Sunday, January 20, 2013

Good Morning Jack...

Letter to My Son
Sunday, 20 January

Good Morning Jack…

Frederick Remington’s iconic Western scene, Aiding a Comrade, depicts the possible doom of three horsemen at its most precarious moment.  While hotly pursued across an arid plain by a band of hostile Indians, one of the three riders falls from his rearing horse.  Has the fallen man been shot?  Was his mount reacting to being struck when an Indian discharged his rifle?  The answers here are critical to the actions available for the two remaining riders.  Having precious few seconds to react the men must decide who to save and how to go about it.  Reasoned thought is fractured by the charged emotions of those facing imminent death.  Remington has carefully portrayed this moment of climatic desperation in order to confront you with the question, “What is it you would do?”

There seems no palatable choice.  Valor would have the two remaining riders stay and die defending their stricken comrade.  The alternative is flight, dooming your companion in order to preserve your chance at continued life.  What if you dismount, determined to fight, only to have the third rider continue to flee, deserting you both?  Is it possible you’re the one riding off in panic?  Glancing back over your shoulder you capture the image of your betrayal, the merciless death of two men, whose names and faces will confront you daily for the remainder of your days. 

Remington’s painting skillfully captures a moment of high adventure but his art sweeps you into the drama, determined to prod you into revealing something of yourself to yourself.  Chances are you can’t answer his question with any certainty.  But your own lack of clarity as to how you would react is what gives the painting its great emotional power.  Would you readily stay with the fallen man were he your cherished brother?  How likely would you fight and die for the man were he but another hired hand you hardly knew?  Maybe it shouldn’t matter but it probably does.  If you’re the one choosing to flee then what value do you place on this life you saved for yourself? 
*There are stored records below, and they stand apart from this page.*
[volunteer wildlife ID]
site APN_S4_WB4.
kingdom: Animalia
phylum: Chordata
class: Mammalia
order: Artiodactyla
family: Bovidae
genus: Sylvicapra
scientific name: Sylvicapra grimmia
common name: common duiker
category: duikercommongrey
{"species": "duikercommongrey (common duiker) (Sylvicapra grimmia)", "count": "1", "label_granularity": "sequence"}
Can you imagine a life of mornings waking to the question, “What kind of person am I?”  If you don’t like the answer what is it you need do to change it?  What acts of redemption are there to lift one’s burden of guilt?  Fortunately few people are confronted with the decisions faced by the men in Remington’s painting.  We can breathe easily, comfortable with the fact we are more valuable alive than were we to be dead.  Our honor need not be brought to question by severe circumstance.  Our character can be built upon daily acts of kindness towards others.  We are free to peaceably reinforce the qualities of just living.  Too often violence results not only in physical death but it also takes away the lives of those who remain living. 

A comic book illustration, an action movie sequence often has terrific entertainment value.  Something we like to think of as art provides us paths of conversation we might not normally consider, and for good reason.  Those discussions can lead us to dark places.  Undoubtedly it has its redeeming value but, like a tablespoon of cod liver oil in the morning, a little goes a long way.